This package provides a python implemention to fit a Gaussian copula model, on continuous, ordinal and binary mixed data with missing values. The user could either fit a full rank Gaussian copula model [1] or a low rank Gaussian copula model [2], which builds upon the PPCA model in a latent space. The package also includes the mini-batch and online implementation of the full rank Gaussian copula model [3], which can accelerate the training process and adapt to a changing distribution in the streaming data.

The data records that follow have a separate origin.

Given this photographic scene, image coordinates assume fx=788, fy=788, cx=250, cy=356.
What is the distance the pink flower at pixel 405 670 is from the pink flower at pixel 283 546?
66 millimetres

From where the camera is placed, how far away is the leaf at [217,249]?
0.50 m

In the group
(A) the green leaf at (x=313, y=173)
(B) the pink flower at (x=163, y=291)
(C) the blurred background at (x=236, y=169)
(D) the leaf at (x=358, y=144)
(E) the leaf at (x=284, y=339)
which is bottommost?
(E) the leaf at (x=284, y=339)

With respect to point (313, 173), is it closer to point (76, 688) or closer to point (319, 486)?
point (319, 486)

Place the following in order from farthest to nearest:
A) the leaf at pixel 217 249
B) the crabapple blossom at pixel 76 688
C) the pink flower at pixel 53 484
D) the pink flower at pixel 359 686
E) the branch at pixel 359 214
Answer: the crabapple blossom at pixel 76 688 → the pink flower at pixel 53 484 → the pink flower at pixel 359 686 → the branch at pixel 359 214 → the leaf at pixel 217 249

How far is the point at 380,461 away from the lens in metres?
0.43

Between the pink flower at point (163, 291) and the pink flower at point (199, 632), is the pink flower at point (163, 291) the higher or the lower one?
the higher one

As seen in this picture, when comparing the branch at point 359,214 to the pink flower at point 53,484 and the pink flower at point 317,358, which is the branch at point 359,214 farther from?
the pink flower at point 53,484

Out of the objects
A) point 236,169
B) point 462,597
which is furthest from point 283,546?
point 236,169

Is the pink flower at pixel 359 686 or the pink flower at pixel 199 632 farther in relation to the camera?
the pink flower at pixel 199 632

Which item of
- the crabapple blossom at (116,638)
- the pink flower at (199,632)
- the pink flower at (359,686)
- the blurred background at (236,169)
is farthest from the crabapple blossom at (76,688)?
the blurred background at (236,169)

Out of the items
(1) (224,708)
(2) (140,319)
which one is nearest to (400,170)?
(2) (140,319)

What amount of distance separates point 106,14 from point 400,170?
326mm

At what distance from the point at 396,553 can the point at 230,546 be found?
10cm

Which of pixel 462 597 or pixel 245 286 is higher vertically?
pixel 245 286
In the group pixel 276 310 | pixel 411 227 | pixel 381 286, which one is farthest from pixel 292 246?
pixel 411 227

The fitted model can be used for missing value imputation, latent correlation learning and latent correlation change detection.
The easiest way is to install using pip: pip install GaussianCopulaImp
There are two different models available for use: the standard Gaussian copula model and the low rank Gaussian copula model. When working with skinny datasets (small p), the standard Gaussian copula model is preferred. In contrast, the low rank Gaussian copula model is recommended when working with wide datasets (large p).

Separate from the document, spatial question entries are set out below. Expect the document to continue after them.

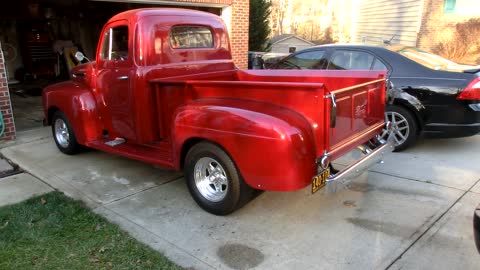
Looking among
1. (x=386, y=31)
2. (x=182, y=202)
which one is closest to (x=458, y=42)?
(x=386, y=31)

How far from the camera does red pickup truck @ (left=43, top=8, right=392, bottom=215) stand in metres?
3.21

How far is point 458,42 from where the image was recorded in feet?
51.3

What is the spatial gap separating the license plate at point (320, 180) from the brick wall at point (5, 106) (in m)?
5.47

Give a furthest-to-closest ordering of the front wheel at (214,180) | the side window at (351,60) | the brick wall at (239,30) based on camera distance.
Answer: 1. the brick wall at (239,30)
2. the side window at (351,60)
3. the front wheel at (214,180)

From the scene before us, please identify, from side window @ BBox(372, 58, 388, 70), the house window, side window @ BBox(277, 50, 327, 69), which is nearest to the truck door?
side window @ BBox(277, 50, 327, 69)

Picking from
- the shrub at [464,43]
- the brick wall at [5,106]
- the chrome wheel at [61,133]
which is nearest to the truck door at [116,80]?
the chrome wheel at [61,133]

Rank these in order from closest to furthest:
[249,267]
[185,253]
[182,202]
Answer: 1. [249,267]
2. [185,253]
3. [182,202]

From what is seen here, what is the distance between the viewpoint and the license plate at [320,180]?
317cm

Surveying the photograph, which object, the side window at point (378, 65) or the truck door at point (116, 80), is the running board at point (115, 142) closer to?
the truck door at point (116, 80)

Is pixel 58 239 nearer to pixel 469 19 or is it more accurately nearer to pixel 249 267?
pixel 249 267

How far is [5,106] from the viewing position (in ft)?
21.0

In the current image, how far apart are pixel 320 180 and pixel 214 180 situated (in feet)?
3.64

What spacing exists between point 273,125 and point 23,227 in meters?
2.54

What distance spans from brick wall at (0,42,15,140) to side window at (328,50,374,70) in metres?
5.16
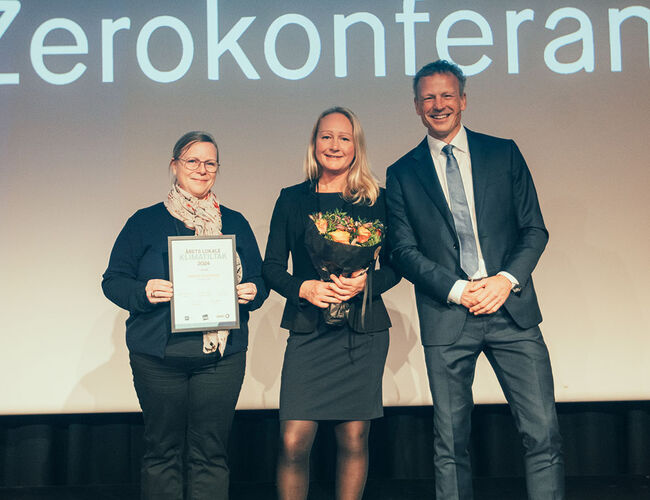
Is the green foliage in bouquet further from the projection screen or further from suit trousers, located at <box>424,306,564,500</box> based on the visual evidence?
the projection screen

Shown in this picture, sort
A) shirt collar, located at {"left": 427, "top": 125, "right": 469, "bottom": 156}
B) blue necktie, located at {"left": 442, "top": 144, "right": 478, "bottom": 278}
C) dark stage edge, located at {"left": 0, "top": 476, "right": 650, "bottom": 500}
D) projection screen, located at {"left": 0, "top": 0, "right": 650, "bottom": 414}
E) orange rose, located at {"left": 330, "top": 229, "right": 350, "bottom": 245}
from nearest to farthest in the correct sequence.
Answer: orange rose, located at {"left": 330, "top": 229, "right": 350, "bottom": 245} → blue necktie, located at {"left": 442, "top": 144, "right": 478, "bottom": 278} → shirt collar, located at {"left": 427, "top": 125, "right": 469, "bottom": 156} → dark stage edge, located at {"left": 0, "top": 476, "right": 650, "bottom": 500} → projection screen, located at {"left": 0, "top": 0, "right": 650, "bottom": 414}

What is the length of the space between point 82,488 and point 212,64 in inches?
Result: 91.4

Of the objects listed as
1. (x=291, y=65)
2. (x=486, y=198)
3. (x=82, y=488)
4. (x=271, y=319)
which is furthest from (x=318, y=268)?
(x=82, y=488)

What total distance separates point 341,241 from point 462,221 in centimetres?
46

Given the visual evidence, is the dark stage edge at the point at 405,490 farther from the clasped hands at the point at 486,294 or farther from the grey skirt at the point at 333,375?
the clasped hands at the point at 486,294

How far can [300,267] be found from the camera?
2.41 m

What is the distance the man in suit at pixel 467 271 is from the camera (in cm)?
218

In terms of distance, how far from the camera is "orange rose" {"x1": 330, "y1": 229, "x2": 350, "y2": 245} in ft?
7.08

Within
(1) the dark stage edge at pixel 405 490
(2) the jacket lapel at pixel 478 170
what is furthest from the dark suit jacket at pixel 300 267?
(1) the dark stage edge at pixel 405 490

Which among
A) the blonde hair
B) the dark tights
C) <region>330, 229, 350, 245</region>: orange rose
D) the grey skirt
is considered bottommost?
the dark tights

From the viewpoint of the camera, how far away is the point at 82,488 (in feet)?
11.0

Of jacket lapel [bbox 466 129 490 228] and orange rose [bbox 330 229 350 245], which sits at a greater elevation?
jacket lapel [bbox 466 129 490 228]

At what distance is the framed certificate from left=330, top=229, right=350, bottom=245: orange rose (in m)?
0.38

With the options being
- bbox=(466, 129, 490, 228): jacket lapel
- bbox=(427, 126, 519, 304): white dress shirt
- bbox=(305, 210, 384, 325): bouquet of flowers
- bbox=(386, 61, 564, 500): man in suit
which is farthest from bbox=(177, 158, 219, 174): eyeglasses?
bbox=(466, 129, 490, 228): jacket lapel
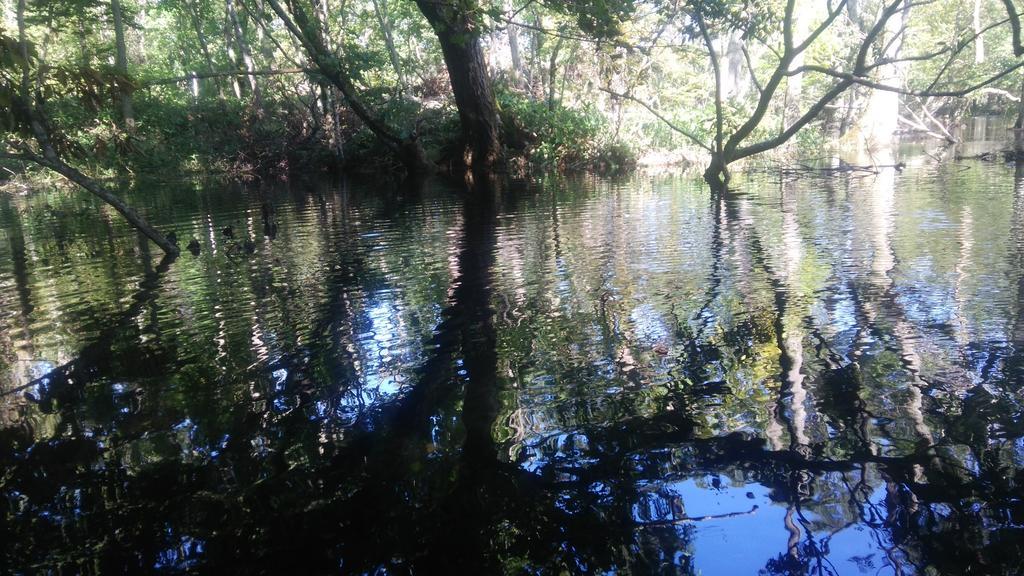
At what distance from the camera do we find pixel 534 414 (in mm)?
3307

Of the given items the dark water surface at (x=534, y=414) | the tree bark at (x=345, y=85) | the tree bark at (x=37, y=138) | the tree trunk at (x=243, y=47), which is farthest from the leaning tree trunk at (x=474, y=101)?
the dark water surface at (x=534, y=414)

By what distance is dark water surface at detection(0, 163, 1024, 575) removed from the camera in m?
2.38

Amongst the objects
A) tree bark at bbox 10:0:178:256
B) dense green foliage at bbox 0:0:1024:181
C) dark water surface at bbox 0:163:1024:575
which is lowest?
dark water surface at bbox 0:163:1024:575

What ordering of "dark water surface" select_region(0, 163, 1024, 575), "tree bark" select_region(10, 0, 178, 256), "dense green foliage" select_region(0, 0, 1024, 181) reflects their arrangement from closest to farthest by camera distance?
"dark water surface" select_region(0, 163, 1024, 575), "tree bark" select_region(10, 0, 178, 256), "dense green foliage" select_region(0, 0, 1024, 181)

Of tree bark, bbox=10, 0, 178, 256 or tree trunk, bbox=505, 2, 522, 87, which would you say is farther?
tree trunk, bbox=505, 2, 522, 87

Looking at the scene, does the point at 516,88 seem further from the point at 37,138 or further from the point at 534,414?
the point at 534,414

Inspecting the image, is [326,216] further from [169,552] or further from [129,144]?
[169,552]

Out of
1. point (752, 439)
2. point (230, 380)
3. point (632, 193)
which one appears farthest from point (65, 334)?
point (632, 193)

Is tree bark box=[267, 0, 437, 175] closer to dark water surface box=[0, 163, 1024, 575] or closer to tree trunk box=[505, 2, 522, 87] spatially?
tree trunk box=[505, 2, 522, 87]

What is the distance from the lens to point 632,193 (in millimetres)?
13852

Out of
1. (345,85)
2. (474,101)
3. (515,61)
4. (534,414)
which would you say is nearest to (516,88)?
(515,61)

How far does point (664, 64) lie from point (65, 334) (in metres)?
26.0

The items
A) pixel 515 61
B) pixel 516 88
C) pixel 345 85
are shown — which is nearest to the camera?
pixel 345 85

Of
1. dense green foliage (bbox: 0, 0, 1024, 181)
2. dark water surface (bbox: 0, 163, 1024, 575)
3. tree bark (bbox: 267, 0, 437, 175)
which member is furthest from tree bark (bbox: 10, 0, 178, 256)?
tree bark (bbox: 267, 0, 437, 175)
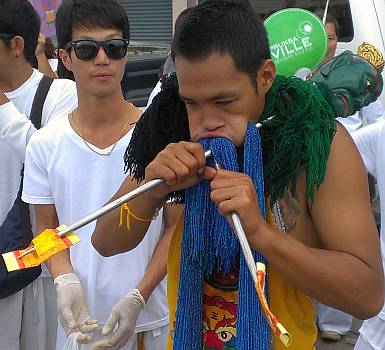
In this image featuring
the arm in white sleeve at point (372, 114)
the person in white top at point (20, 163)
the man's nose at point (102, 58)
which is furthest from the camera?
the arm in white sleeve at point (372, 114)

There are three training options for the standard Gaussian copula model: standard offline training, mini-batch offline training and mini-batch online training. In short, mini-batch offline training is often much faster than the standard offline training, by using more frequent model updates. Online training is designed for the streaming data scenario when data comes at different time points or the data distribution is changing over time. Parallelism is now supported for all training options with the standard Gaussian copula model for further acceleration.
For low rank Gaussian copula model, only standard offline training without parallelism is supported at this moment. Parallelism will be supported soon. The development of mini-batch training (both offline and online) is nontrivial. Please contact the authors if you are interested in collaboration for developing those functionalities.
Please also see below for more detailed dicussions on how to select the model and training option that works best for your purpose.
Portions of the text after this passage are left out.